By the time Naomi Jackson, a 34-year-old writer from Brooklyn, began studying at the Iowa Writer’s Workshop in 2011, she’d already made significant headway on the novel that eventually became The Star Side of Bird Hill (Penguin Press). But she shied away from sharing it with her fellow students in workshops. “It was pretty personal. It was my baby,” she says.
The Star Side of Bird Hill centers on two young sisters, Phaedra and Dionne, who, in the summer of 1989, leave behind their native Brooklyn to live with their grandmother in Barbados. Jackson, whose parents are from the West Indies, drew on her memories of visiting Barbados and Antigua as a child. “I definitely experienced that cultural dissonance where you think that you’re really Caribbean, and then you actually go home to the Caribbean, and people think you’re very American.

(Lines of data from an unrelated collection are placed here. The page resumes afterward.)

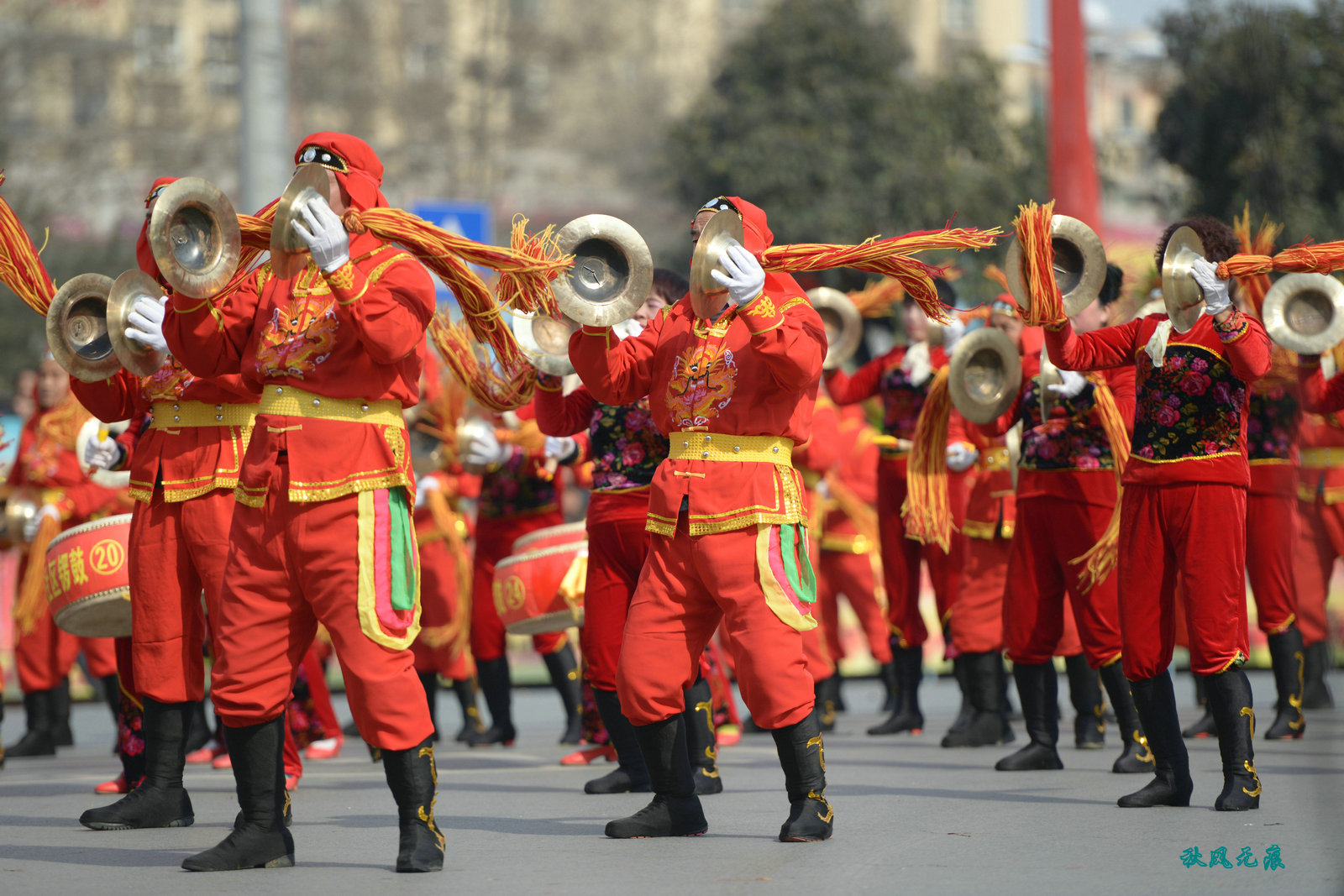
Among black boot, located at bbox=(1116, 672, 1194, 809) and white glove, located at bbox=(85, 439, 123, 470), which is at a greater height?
white glove, located at bbox=(85, 439, 123, 470)

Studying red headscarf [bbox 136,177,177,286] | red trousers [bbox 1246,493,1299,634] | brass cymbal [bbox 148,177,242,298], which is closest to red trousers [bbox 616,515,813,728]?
brass cymbal [bbox 148,177,242,298]

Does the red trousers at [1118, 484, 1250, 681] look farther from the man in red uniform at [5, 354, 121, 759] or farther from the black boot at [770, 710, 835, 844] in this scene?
the man in red uniform at [5, 354, 121, 759]

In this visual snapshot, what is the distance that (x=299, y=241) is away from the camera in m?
4.48

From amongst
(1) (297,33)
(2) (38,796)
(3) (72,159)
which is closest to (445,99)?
(1) (297,33)

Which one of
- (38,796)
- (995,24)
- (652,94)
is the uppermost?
(995,24)

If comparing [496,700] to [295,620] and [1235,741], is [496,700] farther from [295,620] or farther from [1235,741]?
[1235,741]

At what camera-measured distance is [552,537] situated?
279 inches

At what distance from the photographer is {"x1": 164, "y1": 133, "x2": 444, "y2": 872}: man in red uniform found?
4.59 meters

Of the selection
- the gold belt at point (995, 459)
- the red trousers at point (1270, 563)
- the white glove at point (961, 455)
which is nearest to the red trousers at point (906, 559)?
the gold belt at point (995, 459)

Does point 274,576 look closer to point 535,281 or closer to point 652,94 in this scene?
point 535,281

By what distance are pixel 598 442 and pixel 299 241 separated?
199 centimetres

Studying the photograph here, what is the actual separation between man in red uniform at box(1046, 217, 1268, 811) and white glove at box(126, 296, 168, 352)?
279 centimetres

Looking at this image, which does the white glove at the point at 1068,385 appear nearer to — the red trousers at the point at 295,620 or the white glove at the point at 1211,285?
the white glove at the point at 1211,285

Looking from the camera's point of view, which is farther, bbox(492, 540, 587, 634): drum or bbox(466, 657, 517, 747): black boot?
bbox(466, 657, 517, 747): black boot
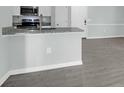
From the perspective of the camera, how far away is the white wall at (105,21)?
934cm

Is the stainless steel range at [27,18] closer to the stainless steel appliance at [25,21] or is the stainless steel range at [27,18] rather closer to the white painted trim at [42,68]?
the stainless steel appliance at [25,21]

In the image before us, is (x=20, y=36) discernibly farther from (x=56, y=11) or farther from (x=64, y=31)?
(x=56, y=11)

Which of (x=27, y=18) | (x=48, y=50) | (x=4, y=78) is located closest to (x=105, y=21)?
(x=27, y=18)

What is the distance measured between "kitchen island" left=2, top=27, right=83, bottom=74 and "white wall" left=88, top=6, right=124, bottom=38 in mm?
5333

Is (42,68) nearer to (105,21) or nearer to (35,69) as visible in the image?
(35,69)

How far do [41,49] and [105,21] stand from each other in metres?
6.79

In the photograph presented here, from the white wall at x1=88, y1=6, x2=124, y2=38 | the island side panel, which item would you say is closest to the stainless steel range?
the island side panel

I wanted to work with that discomfort,” she says.
Even though she kept the book largely under wraps while at Iowa, Jackson worked hard to complete a first draft. In the summer of 2012, she traveled to Barbados to reexperience the island as a writer. While there, she spent time with a filmmaker friend who was scouting for shooting locations. “That was my best education when I was there,” Jackson says. “Just driving around Barbados a lot, spending time with people.”
The summer on the island proved fruitful. In the fall of 2012, Jackson sent a draft of the novel to Julia Masnik, her agent. The book was acquired by Penguin Press the next spring, just days after Jackson’s graduation from Iowa. Ginny Smith Younce, Jackson’s editor at Penguin Press, says she was “taken with the amazing authenticity of this place [Jackson] had created.”
Jackson, who will be returning to Barbados to launch The Star Side of Bird Hill later this year, says she’s gone from thinking of the island as a place where she “might spend some vacations” to thinking of it as a place where “I make art and connect with other artists. I think writing this book really helped me complete that transition, from child to adult creative person.”